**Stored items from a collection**
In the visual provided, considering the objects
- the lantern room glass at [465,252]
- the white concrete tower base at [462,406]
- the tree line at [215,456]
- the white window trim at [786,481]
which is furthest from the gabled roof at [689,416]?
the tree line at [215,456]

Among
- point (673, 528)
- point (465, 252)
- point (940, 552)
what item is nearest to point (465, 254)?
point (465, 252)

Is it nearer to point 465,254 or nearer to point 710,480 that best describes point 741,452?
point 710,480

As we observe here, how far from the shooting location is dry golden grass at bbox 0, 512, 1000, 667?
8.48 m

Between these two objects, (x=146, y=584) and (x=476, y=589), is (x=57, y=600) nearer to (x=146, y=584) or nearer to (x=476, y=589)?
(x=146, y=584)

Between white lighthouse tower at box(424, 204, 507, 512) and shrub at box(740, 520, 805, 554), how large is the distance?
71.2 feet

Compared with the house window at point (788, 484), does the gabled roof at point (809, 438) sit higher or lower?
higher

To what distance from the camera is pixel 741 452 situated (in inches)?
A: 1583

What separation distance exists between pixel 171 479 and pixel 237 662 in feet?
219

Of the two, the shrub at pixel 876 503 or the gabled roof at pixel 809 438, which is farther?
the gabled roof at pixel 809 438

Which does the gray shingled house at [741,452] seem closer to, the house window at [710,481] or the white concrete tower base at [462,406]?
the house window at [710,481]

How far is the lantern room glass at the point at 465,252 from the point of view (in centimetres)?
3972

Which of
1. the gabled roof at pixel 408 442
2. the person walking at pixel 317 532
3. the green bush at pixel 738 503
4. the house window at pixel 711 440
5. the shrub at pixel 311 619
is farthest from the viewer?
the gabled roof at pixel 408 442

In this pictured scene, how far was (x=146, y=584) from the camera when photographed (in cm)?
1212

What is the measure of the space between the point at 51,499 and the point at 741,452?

**Exercise task**
Repeat the data word for word, starting at the line that contains "In this pictured" and continuing through the last line of the data.

**Full answer**
In this pictured scene, how far was (x=146, y=584) from the camera when photographed (in cm)?
1212

What is the measure of the space between the point at 51,499 and the point at 741,452?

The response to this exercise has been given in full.